Throughout my PhD, I lost multiple grandparents, and my dad faced an incredibly difficult battle with cancer, losing a kidney, a leg, and his eyesight. It was a lot. At one point, I had to write an extension request for my PhD. Obviously, COVID had already delayed everything (what didn’t it delay?), but as I sat down to explain why I needed more time, I realised just how much I had been through in the past seven years.  It was overwhelming to see it all laid out in front of me, but I also realised something important, despite everything, I had kept going.  I didn’t have the luxury to fall apart.  Life was still happening.  So, I did what I always do, I processed what I could, let the rest settle, and kept moving.  I’m not saying I don’t miss my grandparents, I do, every day.  And sometimes I miss the man my dad was, because watching someone lose their independence is honestly horrific.  However, life doesn’t stop because of the things happening around you, and if my dad could carry on, well, so could I.
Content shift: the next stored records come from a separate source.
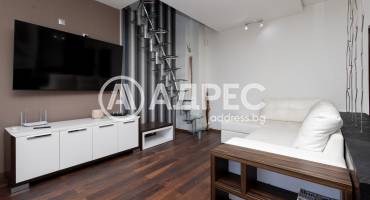 Двустаен апартамент, Бургас, Зорница, 699460, Снимка 6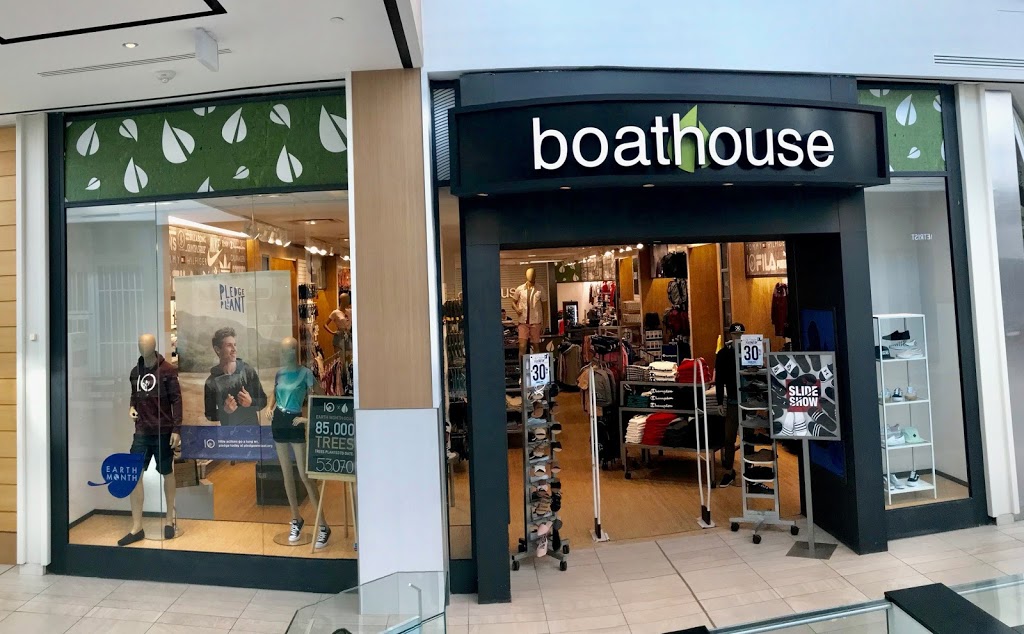 Boathouse | 240 Leighland Ave Unit 121A, Oakville, ON L6H 3H6, Canada | Phone: (905) 815-9083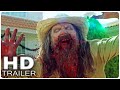 MEXZOMBIES Tráiler Español Latino 2022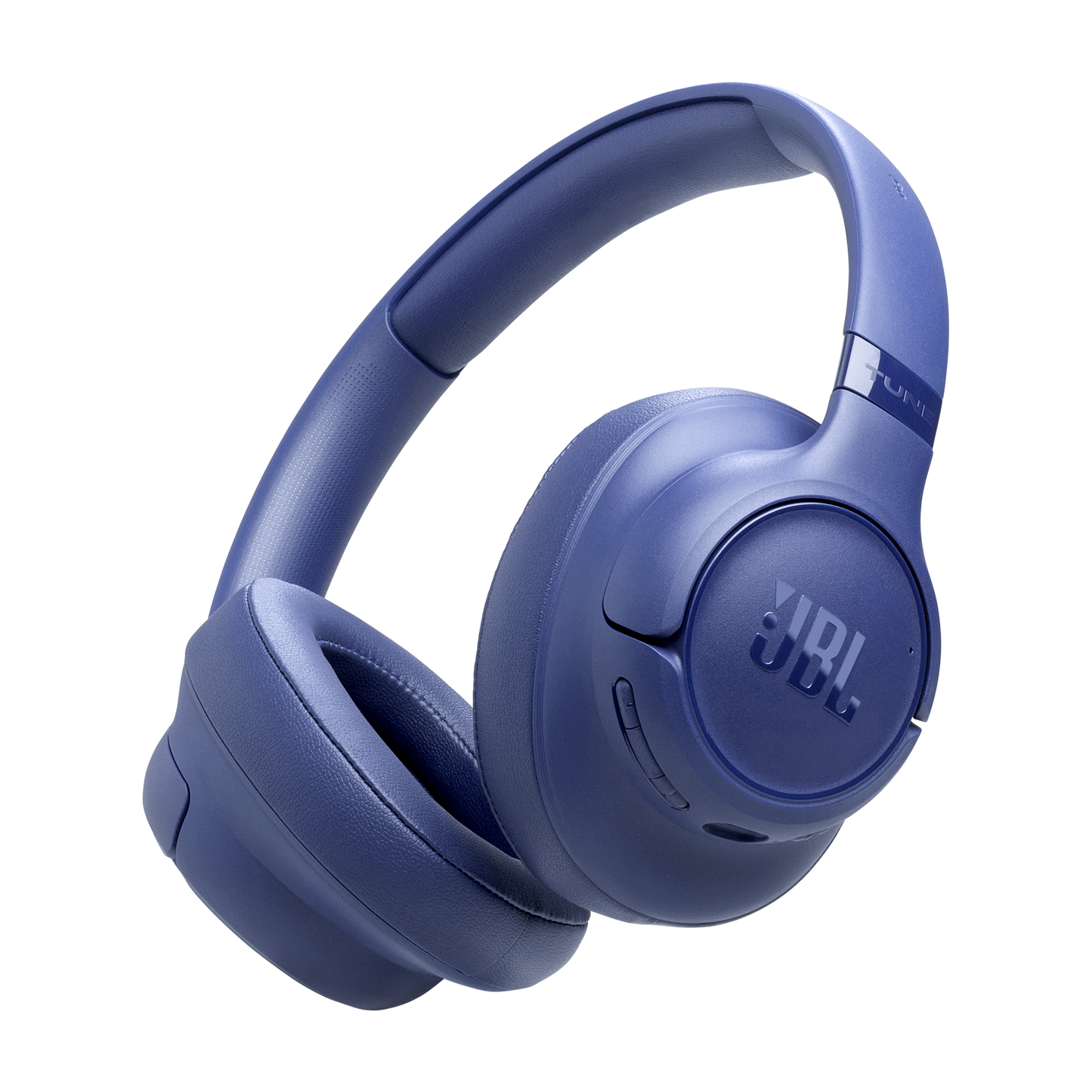 Handsfree Bluetooth JBL Tune 730BT, MultiPoint, A2DP, Blå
The ADHD Diagnosis: A New Challenge, A New Perspective

I had always known I was different, even before I received my ADHD diagnosis.  I didn’t quite understand what it was or why I struggled in certain ways, but I knew my brain didn’t quite work like everyone else’s.  Getting a diagnosis didn’t change me, it just gave me a name for what I’d always known.

ADHD explains a lot.  I can have massive emotional reactions to small things, yet when something huge happens, I just seem to handle it.  I deal with it, move through it, and carry on.  That might sound strange, but it’s how I’ve always been.  Even without medication, I’ve taken it upon myself to learn more about ADHD; how it affects me, and how I can work with it rather than against it.  That understanding has helped me be more patient with myself, but it’s also helped me see that part of my resilience might come from this difference.  The intensity I feel helps me move through things quickly, and while I still let things affect me, I don’t let them stop me.
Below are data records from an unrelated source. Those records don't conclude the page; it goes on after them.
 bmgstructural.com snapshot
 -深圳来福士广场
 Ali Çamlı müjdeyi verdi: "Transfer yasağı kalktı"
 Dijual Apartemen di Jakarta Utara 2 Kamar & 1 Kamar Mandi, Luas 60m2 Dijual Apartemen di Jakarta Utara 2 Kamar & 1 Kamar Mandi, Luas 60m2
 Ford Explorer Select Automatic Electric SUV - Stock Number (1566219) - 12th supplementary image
Self-Awareness and Reflection: The Power of Knowing Yourself

Resilience isn’t something I consciously work on, it’s just who I am.  I don’t wake up and set out to be strong or stoic. I feel things deeply.  I cry, a lot.  I get overwhelmed.  But then I keep going. That’s always been my way.  I give myself a bit of space, a day or two to fall apart if I need to, but I don’t linger there.  Not because I force myself to “snap out of it”, but because something inside me just doesn’t let me stay stuck for long.  I pick myself up, brush myself off, and carry on.  It’s not a strategy.  It’s instinct.

I have a friend who will read this and probably think no she doesn’t, I pick her up I get her to carry on, and that’s somewhat true.  There is a person who has pulled me back more times than I can count. But my resilience was still there, sometimes asking for help and breaking down is the resilience.

Moving Forward: The Journey Continues

Looking back, I realise that my resilience isn’t about pushing through on purpose or choosing to be strong, it’s just that I’ve always done what needed to be done.  I don’t actively opt to soldier on, it’s an automatic response.  I don’t see myself as someone extraordinary or particularly tough.  I just live my life, take the hits, and keep moving.  That’s what resilience looks like for me: not always graceful, not always composed, but always forward.

I think in some ways my resilience is a direct result of my inability to slow down.  I don’t give myself time to dwell, and maybe that isn’t healthy either.

In Conclusion

Writing this I feel like I am saying that I am this perfect person, who just deals and moves on. I’m not, I just never stop long enough to crumble.  When I do crumble though, it’s chaotic, dramatic and should come with a warning!

Maybe I got my resilience from my parents, my dad could have easily given up on life, but he hasn’t, and slowly he is learning how to experience life in a different way. Just moving forwards.

Resilience, for me, isn’t loud or showy. It’s not some motivational slogan or carefully crafted mindset. It’s quiet. It’s stubborn. It’s sitting in the mess of it all and still managing to take the next step. Life hasn’t gone easy on me, but I haven’t let it break me. And I won’t.